- **Work to complete**:
[A] In the blog text, where will the writer teach this summer?
[B] Please carry the blog text on from its last sentence.

Tuesday, June 18, 2013

Why Cupcakes Matter To Me


Fishes!  Found from "Hello, Cupcake"

Dulce de Leche Cupcakes, my own invention. <3 hispanic="" td="">
To me, cupcakes are simple, easy treats that most people like.  Frosting a cupcake lets me concentrate on something small and minor, but gives me very tangible results. The instant feedback is something that I wish I could get from every student, every project, every teacher.

I'm going to be teaching again this summer.  True, I will be working in Spain at a summer camp that is more designed to have rich kids return back to it, but I value the process of teaching so much.  I value education.  I don't really care if my students like me, but I do want them to enjoy their summer and love English as much as I love Spanish.

Spanish is one of my passions in life.  Reconnecting with my heritage, developing a skill-set, experiencing Spain for over a year? I would love if one of my students felt that way about English.  If I could get one kid fired up about English, that might be better than one of my cupcakes.  Quizas, quizas, quizas.

Monday, June 17, 2013

Every Child Wants to Learn: Reflections on Growing Up with an Achievement Gap

Balancing Acts, by Natasha Warikoo, can be summarized with the somewhat logical conclusion that all children want to learn.  Their desire to learn is influenced by cultural underpinnings and current social hierarchies, which may make the counterfactual seem more than apparent.  (Warikoo gave a lecture at One Harvard, which I think is a pretty solid summary of what she does.)

All children want to learn.

That's actually quite shocking and may not always ring true for former teachers.  Ever try to teach a middle-schooler anything...at all?  I would literally prefer a colonoscopy.  (After all, Katie Couric seems to enjoy them)

- **Data under study**:
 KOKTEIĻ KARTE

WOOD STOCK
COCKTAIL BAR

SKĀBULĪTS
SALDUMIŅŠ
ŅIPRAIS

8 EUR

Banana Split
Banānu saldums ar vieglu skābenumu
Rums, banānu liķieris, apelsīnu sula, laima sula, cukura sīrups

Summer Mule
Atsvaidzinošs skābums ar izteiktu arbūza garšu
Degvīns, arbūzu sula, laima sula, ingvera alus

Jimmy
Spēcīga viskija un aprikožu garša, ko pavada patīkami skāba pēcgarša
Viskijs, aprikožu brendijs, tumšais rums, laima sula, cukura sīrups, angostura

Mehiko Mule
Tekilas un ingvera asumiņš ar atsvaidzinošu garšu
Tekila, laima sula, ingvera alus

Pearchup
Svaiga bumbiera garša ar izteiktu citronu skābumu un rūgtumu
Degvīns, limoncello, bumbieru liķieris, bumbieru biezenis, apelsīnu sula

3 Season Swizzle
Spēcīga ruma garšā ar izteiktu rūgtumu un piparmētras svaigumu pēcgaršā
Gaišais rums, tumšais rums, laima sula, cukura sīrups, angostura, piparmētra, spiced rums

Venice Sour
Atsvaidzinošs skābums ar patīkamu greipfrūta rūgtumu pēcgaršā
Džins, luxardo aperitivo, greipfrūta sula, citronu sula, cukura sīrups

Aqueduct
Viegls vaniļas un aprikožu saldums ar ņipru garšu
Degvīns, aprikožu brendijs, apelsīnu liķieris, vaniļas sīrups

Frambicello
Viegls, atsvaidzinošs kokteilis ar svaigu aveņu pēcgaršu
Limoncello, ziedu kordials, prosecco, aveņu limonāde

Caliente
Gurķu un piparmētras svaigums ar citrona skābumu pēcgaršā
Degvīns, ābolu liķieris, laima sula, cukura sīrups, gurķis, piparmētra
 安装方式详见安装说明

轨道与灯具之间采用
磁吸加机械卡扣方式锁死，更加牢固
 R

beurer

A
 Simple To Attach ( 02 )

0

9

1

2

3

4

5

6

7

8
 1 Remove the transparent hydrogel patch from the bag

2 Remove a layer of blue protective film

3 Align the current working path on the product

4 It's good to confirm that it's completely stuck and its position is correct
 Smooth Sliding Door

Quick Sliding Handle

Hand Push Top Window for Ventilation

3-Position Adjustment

- **Set of answers**:
[A] At a summer camp in Spain.

[B]
Sitting in West Virginia, I have come to wonder if my education was a fluke.  I'm not cognitively gifted, by any stretch of the word.  My IQ just barely qualified me for a gifted program, allowing me to skip a few grades...but I'm not a genius.  Had I gone to a better school, I would have been able to stay in the classroom and not needed to be pulled out for "enrichment."

As a kid, school was my refuge.  I was able to go and play.  I never thought of school as a chore, because I was able to go and have fun.  I got free lunch, free breakfast, was never yelled at, and got to read pretty much anytime I wanted.  Can you talk about chubberkin paradise?

I'm always surprised about the things that I forget or have blocked out about my childhood.  I was poor, and lived below the poverty line for much of my young adulthood.  That fact has never left me. It has simply been polished into something that glitters, an opener for my essay into Harvard.  A fact that I mention at cocktail party fundraisers, to the people that assumed I was born with a silver spoon dangling from my lips.

My mother handled our poverty as best she could.  When the lights were cut off, we would cook chicken over candles in the living room.  When we bounced from home to home in rapid succession, I never thought that it was anything other than an adventure. I certainly never considered us homeless, even when I slept on a chair in my aunt's living room for months on end. When the police were called to our home for domestic violence, it was something that was blocked out of my memory and turned into a "My mama could beat up your mama.  Just ask her ex-boyfriend."

Being at home, I get strange flashbacks.  Driving past a childhood friend's house, I remember his parents always inviting me to dinner and now understand the rationale behind it.  I remember a stranger's mumbling that "white trash begets white trash" when the police were called to my house and I was rushed outside.  I remember crying in school and vomiting with no provocation. These moments are painful, but all of it galvanizes my resolve to actually do something meaningful with my life.  I am immensely privileged and I can work to help do something better with my life.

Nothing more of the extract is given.